Probability is everywhere, but it is more likely the science of uncertainty. When there is no way or a mathematical doubt, probability is used. Many mathematical evaluations and even gaming outcomes are dependent on math probability. There can be a probability of a person winning or losing the game by 30% or more. Players can head to , and play the games according to the probability they feel. Probability helps people decide how a particular situation will turn up.

A Probability Space is used in math that helps get the possible outcomes. The sample space here can have an infinite set. There can be an infinite number of possibilities made with the help of this magical math term. But, there can be a few problems occurring with this math term to use the Markov Chains. A.A. Markov devised it, and this probability chain is the example of Stochastic Processes or the random variable that will evolve. The Markov Chains is a random process that bounces between the different states.

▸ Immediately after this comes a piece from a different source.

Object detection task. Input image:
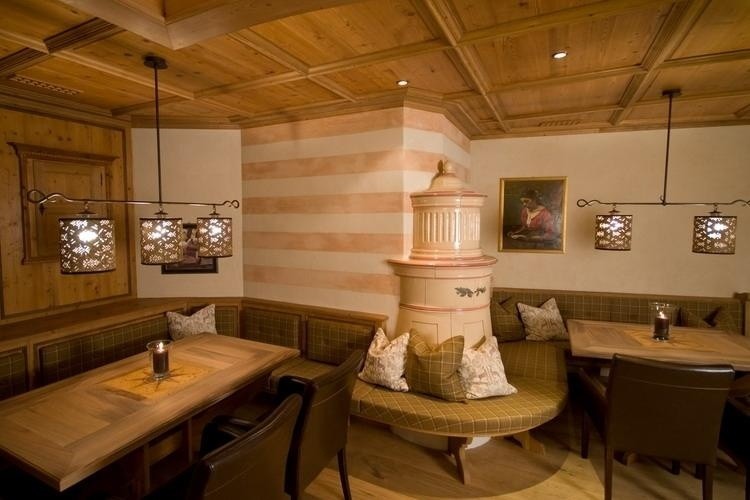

Solve Problems Using Markov Chains

Math is one of the complicated subjects for many people, but the probability makes it easier to carry out the results if there are many problems. A few problems may be calculation intensive, but you can sort out others with the Markov Chains. It helps raise the matrix to a specific power, and then the user needs to find the inverse of the matrix. This concept helps organize the probability and find the solutions to the problems.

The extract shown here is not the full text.